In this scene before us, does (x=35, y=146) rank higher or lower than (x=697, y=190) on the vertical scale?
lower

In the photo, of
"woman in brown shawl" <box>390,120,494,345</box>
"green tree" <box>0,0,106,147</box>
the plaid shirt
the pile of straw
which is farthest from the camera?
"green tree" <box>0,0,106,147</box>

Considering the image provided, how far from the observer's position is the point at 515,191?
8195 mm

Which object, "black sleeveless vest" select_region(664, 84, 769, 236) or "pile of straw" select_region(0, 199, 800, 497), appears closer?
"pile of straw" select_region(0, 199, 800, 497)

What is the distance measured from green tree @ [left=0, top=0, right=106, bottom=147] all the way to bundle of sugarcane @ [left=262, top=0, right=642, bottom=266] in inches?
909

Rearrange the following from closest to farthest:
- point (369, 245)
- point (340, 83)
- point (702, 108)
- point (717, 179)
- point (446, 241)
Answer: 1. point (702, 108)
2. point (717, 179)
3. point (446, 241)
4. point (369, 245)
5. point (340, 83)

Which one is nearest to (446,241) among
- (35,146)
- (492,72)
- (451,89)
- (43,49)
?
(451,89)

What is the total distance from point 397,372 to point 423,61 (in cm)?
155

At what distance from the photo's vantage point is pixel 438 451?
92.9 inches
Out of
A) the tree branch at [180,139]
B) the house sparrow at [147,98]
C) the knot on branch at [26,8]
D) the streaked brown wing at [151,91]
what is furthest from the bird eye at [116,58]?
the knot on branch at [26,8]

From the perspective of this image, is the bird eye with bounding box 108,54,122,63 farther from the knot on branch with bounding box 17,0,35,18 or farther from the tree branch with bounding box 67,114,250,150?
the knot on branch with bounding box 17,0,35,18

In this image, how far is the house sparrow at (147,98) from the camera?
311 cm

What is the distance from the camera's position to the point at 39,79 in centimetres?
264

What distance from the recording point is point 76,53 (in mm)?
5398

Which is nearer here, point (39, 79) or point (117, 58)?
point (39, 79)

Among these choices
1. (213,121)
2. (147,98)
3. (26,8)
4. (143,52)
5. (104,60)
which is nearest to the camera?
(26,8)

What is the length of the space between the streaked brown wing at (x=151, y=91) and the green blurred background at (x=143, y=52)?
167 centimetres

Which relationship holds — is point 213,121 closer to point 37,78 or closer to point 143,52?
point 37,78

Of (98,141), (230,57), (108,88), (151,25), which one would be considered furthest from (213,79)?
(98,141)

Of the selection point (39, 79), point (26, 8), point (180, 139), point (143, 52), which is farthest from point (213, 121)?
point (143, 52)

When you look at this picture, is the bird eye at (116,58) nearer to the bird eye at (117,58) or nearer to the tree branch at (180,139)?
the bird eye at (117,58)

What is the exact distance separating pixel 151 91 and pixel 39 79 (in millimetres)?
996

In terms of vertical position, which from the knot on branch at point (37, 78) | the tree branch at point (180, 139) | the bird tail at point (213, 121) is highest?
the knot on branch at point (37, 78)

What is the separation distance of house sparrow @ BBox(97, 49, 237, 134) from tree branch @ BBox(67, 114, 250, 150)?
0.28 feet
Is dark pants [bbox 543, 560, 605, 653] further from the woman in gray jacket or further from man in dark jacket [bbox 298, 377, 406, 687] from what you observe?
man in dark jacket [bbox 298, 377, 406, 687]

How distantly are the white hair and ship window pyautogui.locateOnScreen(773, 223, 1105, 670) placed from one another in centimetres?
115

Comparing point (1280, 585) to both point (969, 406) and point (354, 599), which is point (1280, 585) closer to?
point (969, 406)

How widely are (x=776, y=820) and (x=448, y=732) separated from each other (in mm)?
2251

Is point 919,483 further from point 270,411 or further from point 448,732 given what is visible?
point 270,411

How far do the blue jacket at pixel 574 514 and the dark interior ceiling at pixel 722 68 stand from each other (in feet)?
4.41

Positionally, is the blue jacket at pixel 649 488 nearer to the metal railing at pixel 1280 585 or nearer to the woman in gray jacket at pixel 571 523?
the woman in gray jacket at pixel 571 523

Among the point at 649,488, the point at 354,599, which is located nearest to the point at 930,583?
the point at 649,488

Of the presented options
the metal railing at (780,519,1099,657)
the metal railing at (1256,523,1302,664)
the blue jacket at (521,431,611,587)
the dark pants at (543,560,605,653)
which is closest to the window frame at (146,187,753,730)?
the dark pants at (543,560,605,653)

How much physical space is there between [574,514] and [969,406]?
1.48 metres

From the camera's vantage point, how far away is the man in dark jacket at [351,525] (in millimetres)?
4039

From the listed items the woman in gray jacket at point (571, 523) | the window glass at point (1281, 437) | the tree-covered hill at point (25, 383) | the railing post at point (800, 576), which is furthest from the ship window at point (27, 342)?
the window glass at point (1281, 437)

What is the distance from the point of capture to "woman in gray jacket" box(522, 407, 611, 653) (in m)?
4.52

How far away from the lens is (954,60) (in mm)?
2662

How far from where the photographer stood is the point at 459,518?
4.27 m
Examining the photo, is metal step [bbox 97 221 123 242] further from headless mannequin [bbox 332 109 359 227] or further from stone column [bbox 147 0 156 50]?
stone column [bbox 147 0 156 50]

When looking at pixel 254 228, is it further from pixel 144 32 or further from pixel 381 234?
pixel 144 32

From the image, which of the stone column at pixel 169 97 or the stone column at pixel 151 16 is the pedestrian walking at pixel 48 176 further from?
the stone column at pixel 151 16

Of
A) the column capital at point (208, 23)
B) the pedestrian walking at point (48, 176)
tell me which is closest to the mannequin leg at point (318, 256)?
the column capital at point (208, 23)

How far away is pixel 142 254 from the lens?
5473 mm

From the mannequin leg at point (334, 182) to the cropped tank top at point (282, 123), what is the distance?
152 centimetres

= = = =

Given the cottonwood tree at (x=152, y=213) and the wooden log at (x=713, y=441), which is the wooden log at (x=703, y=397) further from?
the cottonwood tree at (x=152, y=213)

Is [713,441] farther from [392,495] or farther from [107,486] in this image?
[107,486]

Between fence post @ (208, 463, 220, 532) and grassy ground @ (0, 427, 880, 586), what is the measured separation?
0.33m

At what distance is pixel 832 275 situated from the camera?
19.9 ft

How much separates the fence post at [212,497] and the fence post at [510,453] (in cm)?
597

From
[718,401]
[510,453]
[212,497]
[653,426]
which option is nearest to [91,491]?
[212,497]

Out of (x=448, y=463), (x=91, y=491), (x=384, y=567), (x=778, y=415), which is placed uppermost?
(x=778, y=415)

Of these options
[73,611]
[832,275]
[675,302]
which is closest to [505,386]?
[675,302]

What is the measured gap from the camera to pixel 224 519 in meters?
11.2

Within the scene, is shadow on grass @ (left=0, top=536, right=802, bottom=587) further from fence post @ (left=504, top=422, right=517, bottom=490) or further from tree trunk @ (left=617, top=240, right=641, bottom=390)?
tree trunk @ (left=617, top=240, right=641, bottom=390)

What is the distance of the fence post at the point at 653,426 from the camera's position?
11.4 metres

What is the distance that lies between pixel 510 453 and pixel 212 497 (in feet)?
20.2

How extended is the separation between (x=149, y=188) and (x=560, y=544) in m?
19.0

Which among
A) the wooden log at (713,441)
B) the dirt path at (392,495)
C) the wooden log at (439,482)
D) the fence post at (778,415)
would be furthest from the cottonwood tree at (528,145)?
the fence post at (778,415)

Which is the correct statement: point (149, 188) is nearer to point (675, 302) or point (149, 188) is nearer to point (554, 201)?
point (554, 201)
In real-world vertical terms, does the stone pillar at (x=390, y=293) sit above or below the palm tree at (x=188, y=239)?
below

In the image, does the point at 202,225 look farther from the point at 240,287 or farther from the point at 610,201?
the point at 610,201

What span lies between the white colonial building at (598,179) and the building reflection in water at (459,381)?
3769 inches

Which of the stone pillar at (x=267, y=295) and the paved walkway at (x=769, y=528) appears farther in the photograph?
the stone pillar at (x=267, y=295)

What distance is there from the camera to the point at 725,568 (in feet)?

= = = =

[SET EXERCISE] Copy each line of the records above that contains the word "wooden".

[EXERCISE SOLUTION]
Given the cottonwood tree at (x=152, y=213) and the wooden log at (x=713, y=441), which is the wooden log at (x=703, y=397) further from?
A) the wooden log at (713,441)
C) the wooden log at (439,482)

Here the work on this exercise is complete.